=== Recorded data ===

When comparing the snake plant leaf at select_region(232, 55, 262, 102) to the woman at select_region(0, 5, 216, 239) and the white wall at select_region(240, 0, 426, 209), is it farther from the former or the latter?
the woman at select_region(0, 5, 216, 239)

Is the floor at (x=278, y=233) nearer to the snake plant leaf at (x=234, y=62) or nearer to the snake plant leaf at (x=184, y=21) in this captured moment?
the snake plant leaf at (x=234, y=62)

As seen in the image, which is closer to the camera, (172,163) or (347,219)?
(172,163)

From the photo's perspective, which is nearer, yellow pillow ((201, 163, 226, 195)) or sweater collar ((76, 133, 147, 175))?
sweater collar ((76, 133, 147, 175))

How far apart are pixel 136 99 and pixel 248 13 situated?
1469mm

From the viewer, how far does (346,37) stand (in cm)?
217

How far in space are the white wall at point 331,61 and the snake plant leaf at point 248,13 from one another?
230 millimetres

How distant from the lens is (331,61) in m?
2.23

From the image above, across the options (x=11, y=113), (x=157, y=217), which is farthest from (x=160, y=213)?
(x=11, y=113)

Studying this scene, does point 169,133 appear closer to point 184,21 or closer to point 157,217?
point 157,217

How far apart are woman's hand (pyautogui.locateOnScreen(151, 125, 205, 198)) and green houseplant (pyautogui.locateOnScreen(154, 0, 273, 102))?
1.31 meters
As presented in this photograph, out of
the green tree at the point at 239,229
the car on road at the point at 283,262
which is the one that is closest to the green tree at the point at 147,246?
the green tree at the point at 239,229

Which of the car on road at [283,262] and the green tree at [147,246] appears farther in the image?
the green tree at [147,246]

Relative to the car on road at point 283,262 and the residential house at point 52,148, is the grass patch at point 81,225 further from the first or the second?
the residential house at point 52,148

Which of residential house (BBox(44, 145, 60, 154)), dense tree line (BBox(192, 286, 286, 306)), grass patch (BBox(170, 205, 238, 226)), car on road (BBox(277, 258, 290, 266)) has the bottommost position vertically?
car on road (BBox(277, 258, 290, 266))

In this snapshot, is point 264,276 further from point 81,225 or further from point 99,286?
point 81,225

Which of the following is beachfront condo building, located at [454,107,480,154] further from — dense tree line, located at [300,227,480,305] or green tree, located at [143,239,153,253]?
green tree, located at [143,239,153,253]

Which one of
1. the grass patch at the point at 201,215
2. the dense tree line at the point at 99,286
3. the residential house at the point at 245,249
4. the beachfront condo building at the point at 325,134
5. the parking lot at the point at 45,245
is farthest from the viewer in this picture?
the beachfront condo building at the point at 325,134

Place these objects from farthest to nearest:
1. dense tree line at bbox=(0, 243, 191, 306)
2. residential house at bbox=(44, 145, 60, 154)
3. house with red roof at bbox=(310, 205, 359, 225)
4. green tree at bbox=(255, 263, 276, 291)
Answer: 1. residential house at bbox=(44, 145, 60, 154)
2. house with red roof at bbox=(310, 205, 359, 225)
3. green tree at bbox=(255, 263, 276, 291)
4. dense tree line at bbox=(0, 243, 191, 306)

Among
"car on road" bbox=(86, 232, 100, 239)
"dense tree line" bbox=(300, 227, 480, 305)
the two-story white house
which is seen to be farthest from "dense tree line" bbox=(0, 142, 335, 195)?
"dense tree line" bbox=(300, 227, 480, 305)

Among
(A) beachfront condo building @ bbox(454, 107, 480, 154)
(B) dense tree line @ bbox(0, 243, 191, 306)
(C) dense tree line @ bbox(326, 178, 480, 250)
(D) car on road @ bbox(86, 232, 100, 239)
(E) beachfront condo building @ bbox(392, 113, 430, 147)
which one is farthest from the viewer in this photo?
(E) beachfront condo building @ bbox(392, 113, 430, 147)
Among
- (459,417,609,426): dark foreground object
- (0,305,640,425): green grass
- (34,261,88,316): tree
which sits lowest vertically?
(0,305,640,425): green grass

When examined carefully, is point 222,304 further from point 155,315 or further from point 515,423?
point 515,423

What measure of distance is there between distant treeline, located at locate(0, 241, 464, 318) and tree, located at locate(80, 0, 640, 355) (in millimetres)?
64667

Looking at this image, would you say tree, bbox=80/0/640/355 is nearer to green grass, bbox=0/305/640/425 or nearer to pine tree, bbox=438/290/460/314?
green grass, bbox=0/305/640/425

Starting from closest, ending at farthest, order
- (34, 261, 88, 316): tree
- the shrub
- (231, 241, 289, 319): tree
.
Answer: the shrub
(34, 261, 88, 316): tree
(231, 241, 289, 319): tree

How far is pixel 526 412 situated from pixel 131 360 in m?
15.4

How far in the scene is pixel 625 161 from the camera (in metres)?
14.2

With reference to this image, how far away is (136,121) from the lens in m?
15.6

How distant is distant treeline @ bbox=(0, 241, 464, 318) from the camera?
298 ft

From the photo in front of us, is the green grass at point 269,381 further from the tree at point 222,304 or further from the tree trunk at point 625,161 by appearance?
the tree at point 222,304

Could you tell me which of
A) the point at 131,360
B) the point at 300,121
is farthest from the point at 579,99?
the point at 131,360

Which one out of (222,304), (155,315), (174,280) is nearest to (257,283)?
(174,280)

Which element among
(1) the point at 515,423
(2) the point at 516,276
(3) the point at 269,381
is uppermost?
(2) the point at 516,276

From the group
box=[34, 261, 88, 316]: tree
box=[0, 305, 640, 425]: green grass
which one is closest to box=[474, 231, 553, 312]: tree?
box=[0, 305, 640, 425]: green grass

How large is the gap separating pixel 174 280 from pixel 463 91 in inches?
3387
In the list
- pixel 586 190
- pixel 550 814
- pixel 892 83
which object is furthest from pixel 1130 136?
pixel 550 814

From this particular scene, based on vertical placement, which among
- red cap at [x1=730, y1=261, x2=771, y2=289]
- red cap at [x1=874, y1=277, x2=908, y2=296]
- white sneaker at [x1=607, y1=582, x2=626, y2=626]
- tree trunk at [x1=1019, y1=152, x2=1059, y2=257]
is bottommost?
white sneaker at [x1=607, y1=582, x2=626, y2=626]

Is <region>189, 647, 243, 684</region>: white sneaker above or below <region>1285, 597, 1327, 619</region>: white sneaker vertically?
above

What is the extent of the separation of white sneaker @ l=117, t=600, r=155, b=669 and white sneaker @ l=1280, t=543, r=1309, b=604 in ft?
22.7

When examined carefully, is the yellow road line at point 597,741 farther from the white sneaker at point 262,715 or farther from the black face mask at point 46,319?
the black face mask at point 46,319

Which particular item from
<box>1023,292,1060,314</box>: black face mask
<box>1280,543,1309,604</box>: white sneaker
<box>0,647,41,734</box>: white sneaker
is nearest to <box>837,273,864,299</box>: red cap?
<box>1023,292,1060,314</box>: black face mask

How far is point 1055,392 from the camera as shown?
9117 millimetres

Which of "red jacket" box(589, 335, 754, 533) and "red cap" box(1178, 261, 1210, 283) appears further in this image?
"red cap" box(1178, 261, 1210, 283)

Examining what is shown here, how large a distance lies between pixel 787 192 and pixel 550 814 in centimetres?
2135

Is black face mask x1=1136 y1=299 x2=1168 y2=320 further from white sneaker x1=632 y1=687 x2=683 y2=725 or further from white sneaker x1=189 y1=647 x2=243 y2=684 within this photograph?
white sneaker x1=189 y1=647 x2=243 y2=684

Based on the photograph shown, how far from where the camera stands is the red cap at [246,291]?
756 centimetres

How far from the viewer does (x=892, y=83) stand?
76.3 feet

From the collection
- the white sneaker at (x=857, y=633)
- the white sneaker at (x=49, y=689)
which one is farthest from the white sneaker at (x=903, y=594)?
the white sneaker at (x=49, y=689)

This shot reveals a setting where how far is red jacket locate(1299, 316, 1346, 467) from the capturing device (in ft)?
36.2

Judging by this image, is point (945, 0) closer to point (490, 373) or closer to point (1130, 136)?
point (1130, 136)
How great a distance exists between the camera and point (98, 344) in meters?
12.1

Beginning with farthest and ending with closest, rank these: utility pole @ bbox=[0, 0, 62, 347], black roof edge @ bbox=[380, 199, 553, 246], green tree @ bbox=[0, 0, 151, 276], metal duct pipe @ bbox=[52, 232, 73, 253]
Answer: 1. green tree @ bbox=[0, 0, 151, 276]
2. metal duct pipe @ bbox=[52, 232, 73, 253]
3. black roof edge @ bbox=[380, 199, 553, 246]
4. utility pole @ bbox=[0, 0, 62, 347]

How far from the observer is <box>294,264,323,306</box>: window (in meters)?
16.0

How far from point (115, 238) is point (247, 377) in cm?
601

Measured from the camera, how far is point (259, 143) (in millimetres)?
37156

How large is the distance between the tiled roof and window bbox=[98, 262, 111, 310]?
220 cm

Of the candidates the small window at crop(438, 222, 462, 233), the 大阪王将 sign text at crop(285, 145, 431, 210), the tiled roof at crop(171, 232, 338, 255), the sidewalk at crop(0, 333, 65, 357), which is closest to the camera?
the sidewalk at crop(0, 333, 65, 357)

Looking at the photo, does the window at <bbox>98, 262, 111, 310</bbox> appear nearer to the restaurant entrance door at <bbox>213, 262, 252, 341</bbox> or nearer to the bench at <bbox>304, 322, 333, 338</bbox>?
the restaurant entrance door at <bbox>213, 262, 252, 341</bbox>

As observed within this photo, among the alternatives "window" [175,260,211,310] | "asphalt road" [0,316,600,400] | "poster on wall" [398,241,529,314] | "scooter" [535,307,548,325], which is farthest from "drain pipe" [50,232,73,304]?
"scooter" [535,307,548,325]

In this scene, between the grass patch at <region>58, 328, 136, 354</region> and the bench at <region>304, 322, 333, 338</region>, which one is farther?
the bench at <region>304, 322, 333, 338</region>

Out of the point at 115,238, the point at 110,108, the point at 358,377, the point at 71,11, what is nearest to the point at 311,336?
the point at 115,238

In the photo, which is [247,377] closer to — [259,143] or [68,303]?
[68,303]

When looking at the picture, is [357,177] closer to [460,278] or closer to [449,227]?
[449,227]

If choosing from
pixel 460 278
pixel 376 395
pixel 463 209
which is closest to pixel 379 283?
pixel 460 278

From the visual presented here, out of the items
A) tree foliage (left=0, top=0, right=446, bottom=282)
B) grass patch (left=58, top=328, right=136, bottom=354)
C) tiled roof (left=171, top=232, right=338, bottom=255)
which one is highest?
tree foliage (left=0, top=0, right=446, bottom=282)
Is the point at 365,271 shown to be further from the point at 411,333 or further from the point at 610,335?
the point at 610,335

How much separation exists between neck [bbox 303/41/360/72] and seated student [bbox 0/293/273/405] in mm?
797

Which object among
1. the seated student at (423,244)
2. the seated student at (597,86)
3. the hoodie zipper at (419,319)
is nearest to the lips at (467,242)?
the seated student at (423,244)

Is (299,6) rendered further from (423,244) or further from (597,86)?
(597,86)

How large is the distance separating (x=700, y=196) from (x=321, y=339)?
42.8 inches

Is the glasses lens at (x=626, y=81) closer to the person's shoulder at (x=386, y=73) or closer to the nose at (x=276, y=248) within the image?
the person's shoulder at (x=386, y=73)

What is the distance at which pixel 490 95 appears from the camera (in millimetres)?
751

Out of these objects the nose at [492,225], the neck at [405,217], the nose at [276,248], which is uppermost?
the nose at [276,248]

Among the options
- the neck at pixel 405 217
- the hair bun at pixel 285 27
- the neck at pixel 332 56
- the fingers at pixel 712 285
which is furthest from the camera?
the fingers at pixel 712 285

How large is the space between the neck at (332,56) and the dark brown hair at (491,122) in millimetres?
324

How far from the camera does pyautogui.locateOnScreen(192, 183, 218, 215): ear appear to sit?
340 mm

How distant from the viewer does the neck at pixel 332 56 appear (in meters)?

===

### Task
Repeat only the stretch of lines starting at the one containing "If choosing from" and running to the final line of the entries above.

### Reply
If choosing from
pixel 460 278
pixel 376 395
pixel 463 209
which is closest to pixel 379 283?
pixel 460 278

From the visual presented here, out of the items
A) tree foliage (left=0, top=0, right=446, bottom=282)
B) grass patch (left=58, top=328, right=136, bottom=354)
C) tiled roof (left=171, top=232, right=338, bottom=255)
which one is highest?
tree foliage (left=0, top=0, right=446, bottom=282)
Is the point at 365,271 shown to be further from the point at 411,333 or further from the point at 610,335?
the point at 610,335

How much separation exists between neck [bbox 303/41/360/72] and seated student [bbox 0/293/273/405] in mm?
797

Which object among
1. the seated student at (423,244)
2. the seated student at (597,86)
3. the hoodie zipper at (419,319)
is nearest to the lips at (467,242)?
the seated student at (423,244)

Is (299,6) rendered further from (423,244) or further from (597,86)?
(597,86)

How large is the distance separating (x=700, y=196) from (x=321, y=339)?
42.8 inches

Is the glasses lens at (x=626, y=81) closer to the person's shoulder at (x=386, y=73) or closer to the nose at (x=276, y=248) within the image?
the person's shoulder at (x=386, y=73)

What is the distance at which pixel 490 95 appears from the camera (in millimetres)?
751

Out of these objects the nose at [492,225], the neck at [405,217], the nose at [276,248], which is uppermost?
the nose at [276,248]

Among the options
- the neck at pixel 405 217
- the hair bun at pixel 285 27
- the neck at pixel 332 56
- the fingers at pixel 712 285
which is furthest from the camera?
the fingers at pixel 712 285

How large is the space between the neck at (332,56) and the dark brown hair at (491,122) in millimetres?
324

How far from the camera does pyautogui.locateOnScreen(192, 183, 218, 215): ear appear to sit?
340 mm

How distant from the viewer does the neck at pixel 332 56 appear (in meters)?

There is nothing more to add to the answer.